#### Extrait à lire:
◆ ◆ ◆ ◆ ◆ ◆ ◆

10Le drame, dans le Moniage Rainouart, s’est soldé par l’élimination du traître, dans une continuité des brutalités, à l’image du héros. L’hermétisme de l’institution monastique qui avait eu raison de Guillaume est ici dépassé par l’apostasie. Pour autant, le désir de vie religieuse des deux protagonistes n’aura pas été balayé par l’épreuve. Juste retour des choses aux yeux du lecteur, par la volonté des poètes.
11L’abbé Henri et ses moines, ainsi qu’on le voit, n’ont donc jamais tenté d’intégrer les deux nouveaux venus à leur couvent. Les contacts du groupe avec Guillaume et Rainouart sont violents à l’extrême. Selon la présentation poétique, les torts incombent essentiellement aux moines. En effet, si les deux "novices" réagissent face au monolithisme du groupe selon leur tempérament, du moins sont-ils d’une bonne volonté foncière, tandis que les moines n’essaient pas de les comprendre tant soit peu. Pour accentuer ce disfonctionnement, les textes affublent ceux-ci d’un ridicule qui leur enlève toute sympathie. Leur couardise s’étale et ils ne se sauvent des bagarres (quand ils ne sont pas tués) que par l’esquive ou la fuite, soit par exemple à l’arrivée de Guillaume et à son retour au couvent [130-131, 150, 1790, 1819, 1887-1898)11, soit encore plus pour Rainouart si facile à provoquer [142-143, 208-211, 4113). La hantise de manquer de nourriture est un autre trait du ridicule : quand on sait le proverbial penchant des moines pour la bonne chère, on s’amuse de les voir s’affoler devant l’appétit de Guillaume et surtout de Rainouart, hommes venus de plein air12. Une curieuse jalousie naît alors :
Li covens li [Guillaume) porte grant envie,
car trop mangue, ce lor semble, et escille (consomme) [262-263].

◆ ◆ ◆ ◆ ◆ ◆ ◆

#### Données fournies:
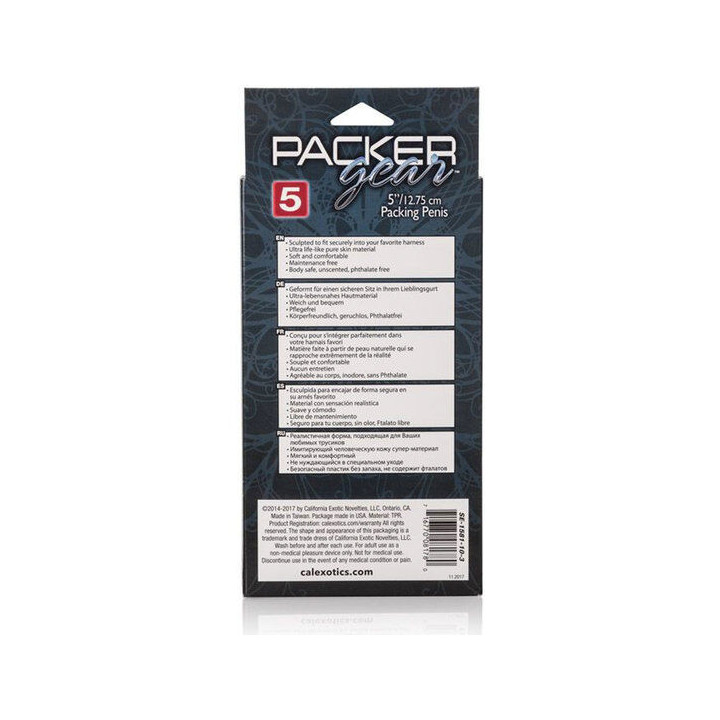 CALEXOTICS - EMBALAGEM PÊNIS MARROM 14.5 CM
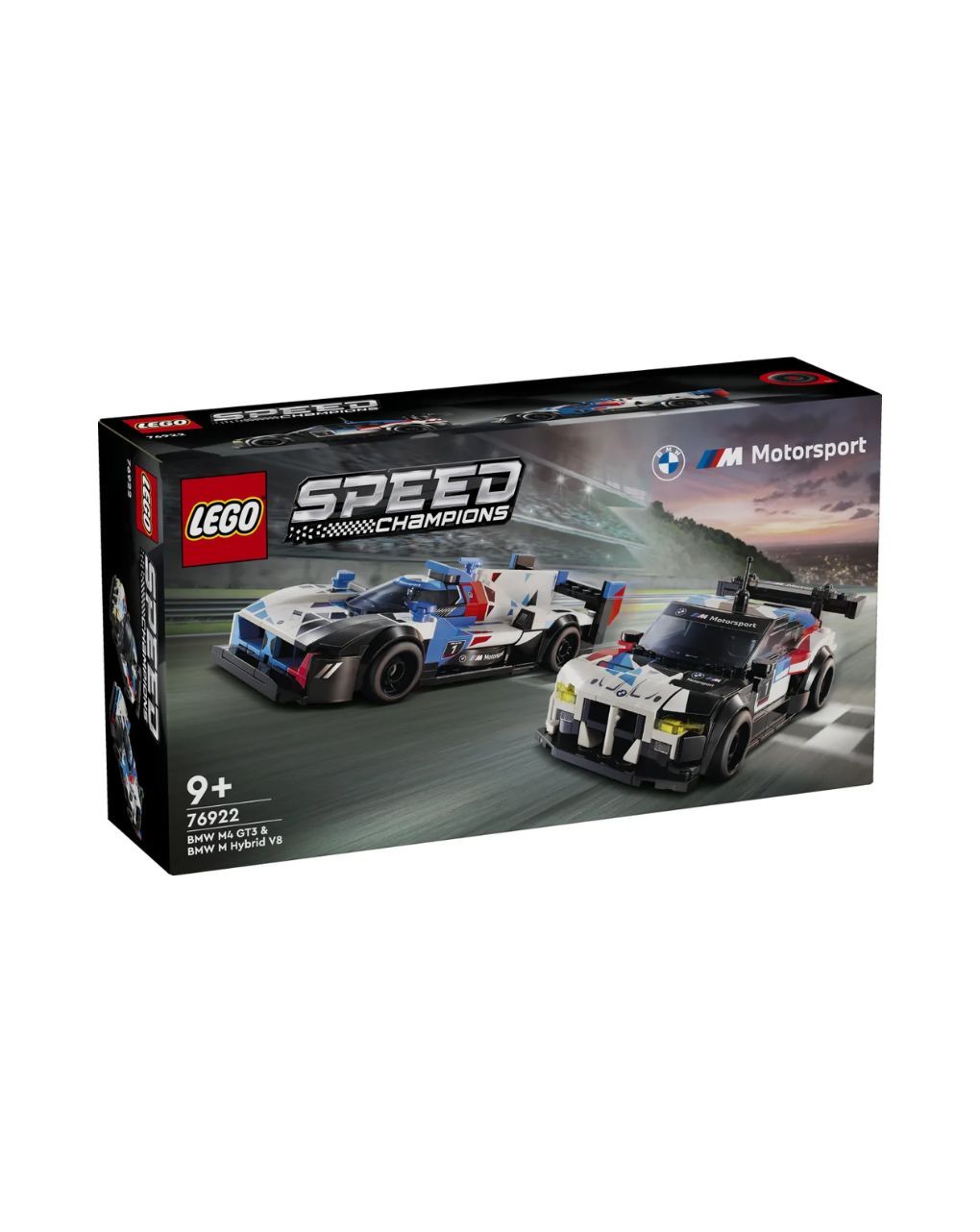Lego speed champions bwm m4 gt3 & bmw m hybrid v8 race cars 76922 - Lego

◆ ◆ ◆ ◆ ◆ ◆ ◆

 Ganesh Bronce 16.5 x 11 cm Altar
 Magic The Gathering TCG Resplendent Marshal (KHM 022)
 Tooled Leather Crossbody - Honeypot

◆ ◆ ◆ ◆ ◆ ◆ ◆

#### Consignes:
a) Relevez tous les personnages désignés par un nom propre dans l'extrait à lire, sans compter le titre d'œuvre.
b) Dupliquez à l'identique le passage de l'extrait à lire qui commence à « 10Le drame, dans » et se termine à « volonté des poètes. ».

#### Réponses:
a) Guillaume, Rainouart, l'abbé Henri

b)
10Le drame, dans le Moniage Rainouart, s’est soldé par l’élimination du traître, dans une continuité des brutalités, à l’image du héros. L’hermétisme de l’institution monastique qui avait eu raison de Guillaume est ici dépassé par l’apostasie. Pour autant, le désir de vie religieuse des deux protagonistes n’aura pas été balayé par l’épreuve. Juste retour des choses aux yeux du lecteur, par la volonté des poètes.